*** RECORD EXCERPTS

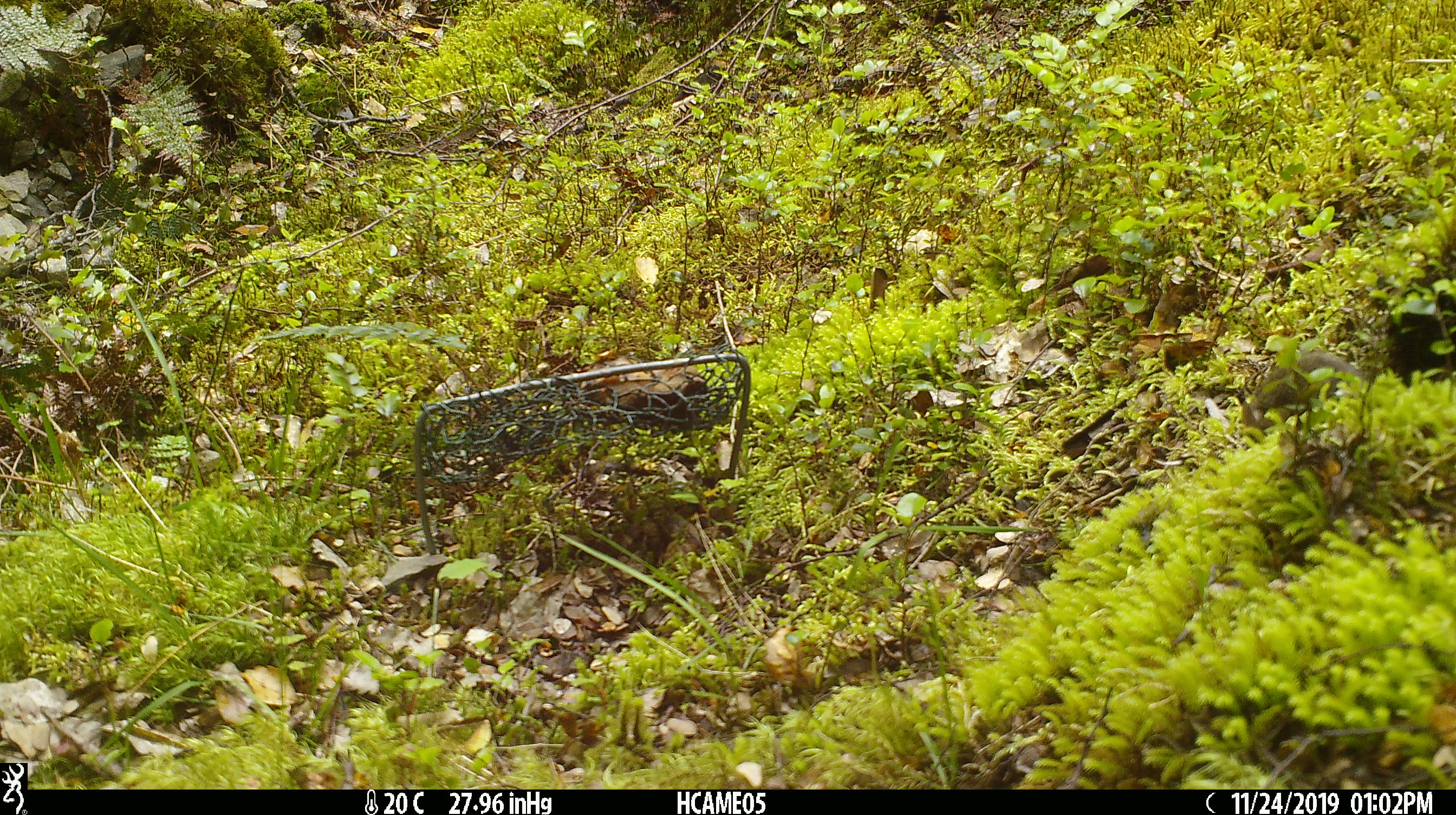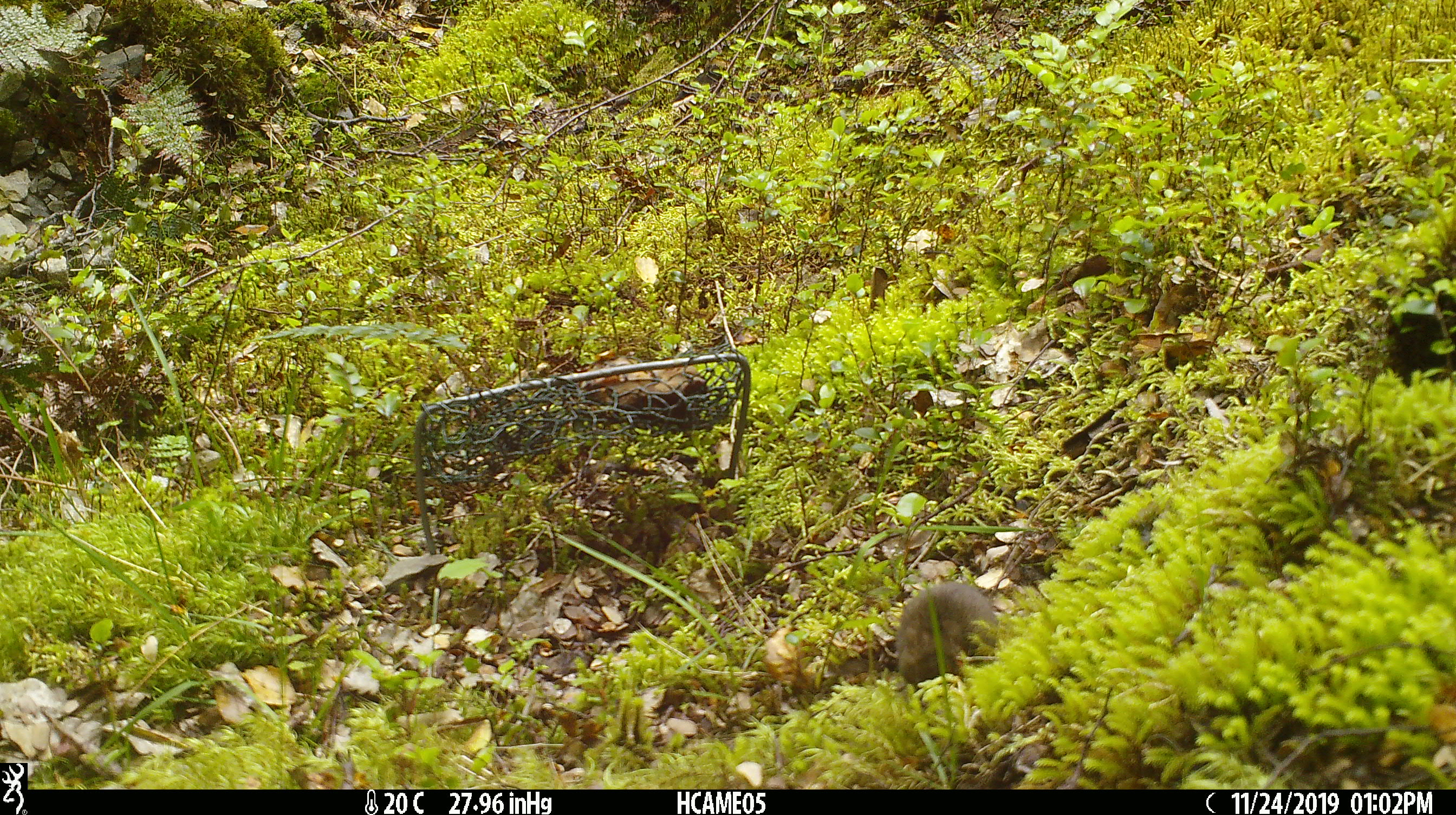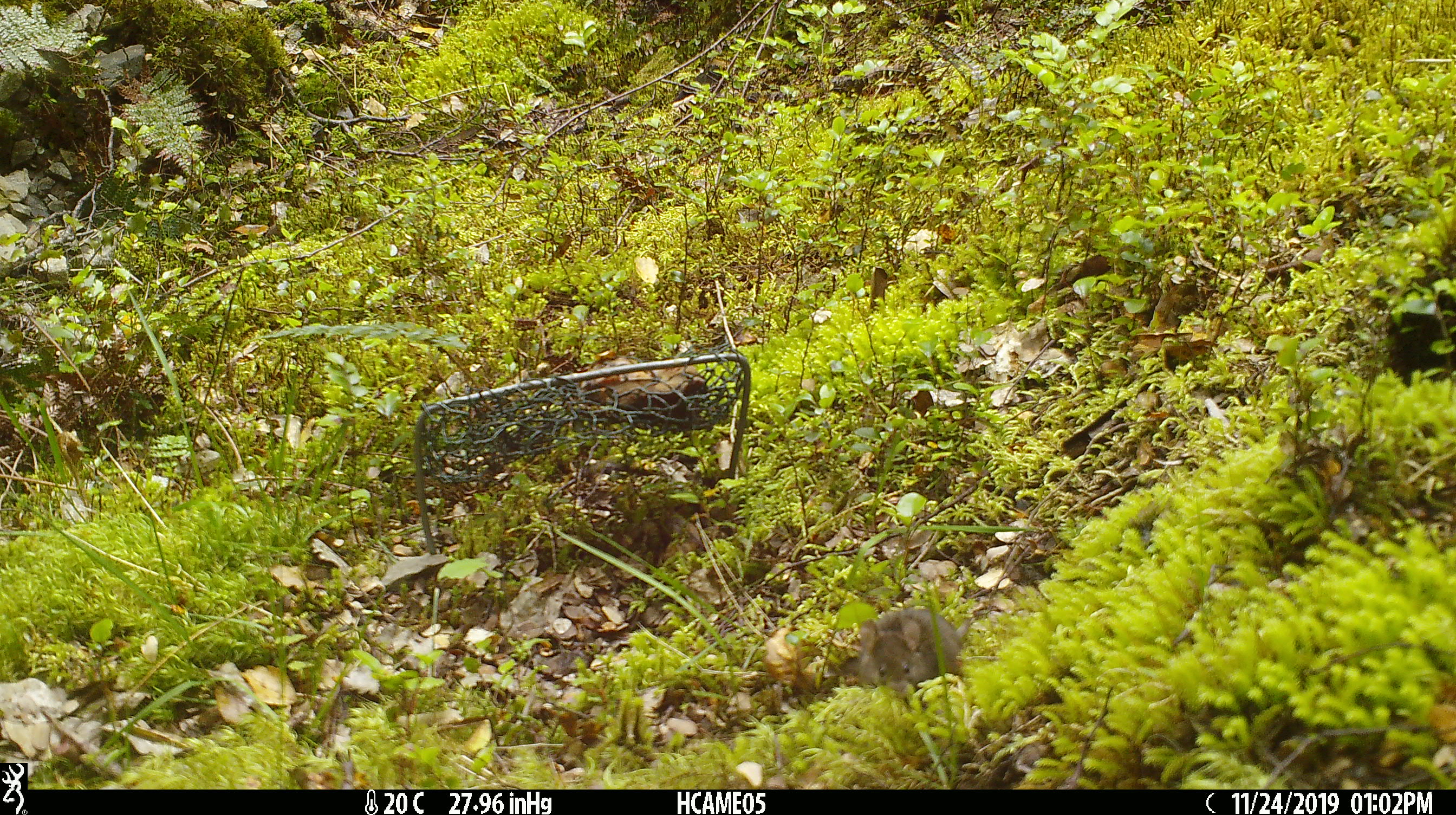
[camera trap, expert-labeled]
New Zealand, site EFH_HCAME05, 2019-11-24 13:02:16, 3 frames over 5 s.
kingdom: Animalia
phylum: Chordata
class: Mammalia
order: Rodentia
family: Muridae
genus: Mus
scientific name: Mus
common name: mouse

******

Each line from the one containing "phylum: Chordata" through the end of the material should be restated word for word; leave out every line before it.

> **REPLY TO THE TASK**:
phylum: Chordata
class: Mammalia
order: Rodentia
family: Muridae
genus: Mus
scientific name: Mus
common name: mouse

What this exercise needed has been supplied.